2) Pay close attention to nourishing aspects of personal culture which improve personal and collective happiness:
-be involved in helping others & be involved in your community
-avoid making choices just to keep up with someone else
-avoid criticizing or judging yourself in comparison to someone else; the modern world is set up to make you feel needlessly bad about yourself, or needlessly competitive to change something about yourself that needs affirmation rather than change
-educate oneself, and participate in the education of others, about emotional self-care
3) Watch less TV. The TV is a specific device which has clearly been shown to reduce happiness, through a similar process by which wealth itself can reduce happiness: it is an external source of pleasure, to which we become habituated, at the expense of relationships, community, physical fitness, and personal culture. Also it desensitizes us to violence, which is a further factor leading to increased aggression. Also it feeds, through advertising, the rat-race mentality of acquiring more and more stuff; much of this advertising is directed at children. He quotes an interesting study which supports his view: I might add the internet is another example of something similar.

Addendum: actually, as with many things, I think modern technology can have positive influences too. I remember many experiences of joy, humour, and togetherness watching movies or good TV series. Sometimes the TV can enhance education about the world, history, nature, current events, etc. And TV can introduce us to new aspects of personal culture, and therefore be a cultural enhancement. But I do think that TV can become an addictive and isolative habit; I guess the key is moderation, choosing wisely when and what you watch, and considering carefully why you're watching it.

I especially agree with Layard's ideas about encouraging children to learn from an early age about ways to manage and understand emotion, to practice compassion and empathy (yes, compassion and empathy can be "practiced" and "learned"), and to be involved in community-building. It often concerns me that many supposed community-building activities involving children (e.g. sports, academics, or even music lessons) end up being subverted into yet another rat-race or competition. Ideas from cognitive therapy could be introduced in elementary school, and I'm pretty sure that this could help prevent, or lessen the severity of, many cases of mood and anxiety disorder.

I also especially agree with certain other public policy points: for example, I think it is unconscionable that governments encourage gambling as a form of revenue. To encourage, and advertise, an addictive behaviour which takes individuals away from their families, loved ones, and communities, and leaves some in a miserable state of addiction, just because it is an efficient source of revenue, is extremely poor public policy.

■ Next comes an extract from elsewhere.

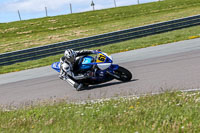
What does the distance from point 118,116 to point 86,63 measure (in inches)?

It is poor economic policy too, since more people spending more time gambling surely does not lead to increased economic success for individuals or communities, except for the people running the casinos.

I think his ideas about limiting commercial advertising directed at children warrants serious attention. Apparently Sweden has banned such advertising; the Scandinavian countries appear to be a good example to follow in terms of public policy which considers well-being above mere economic optimization.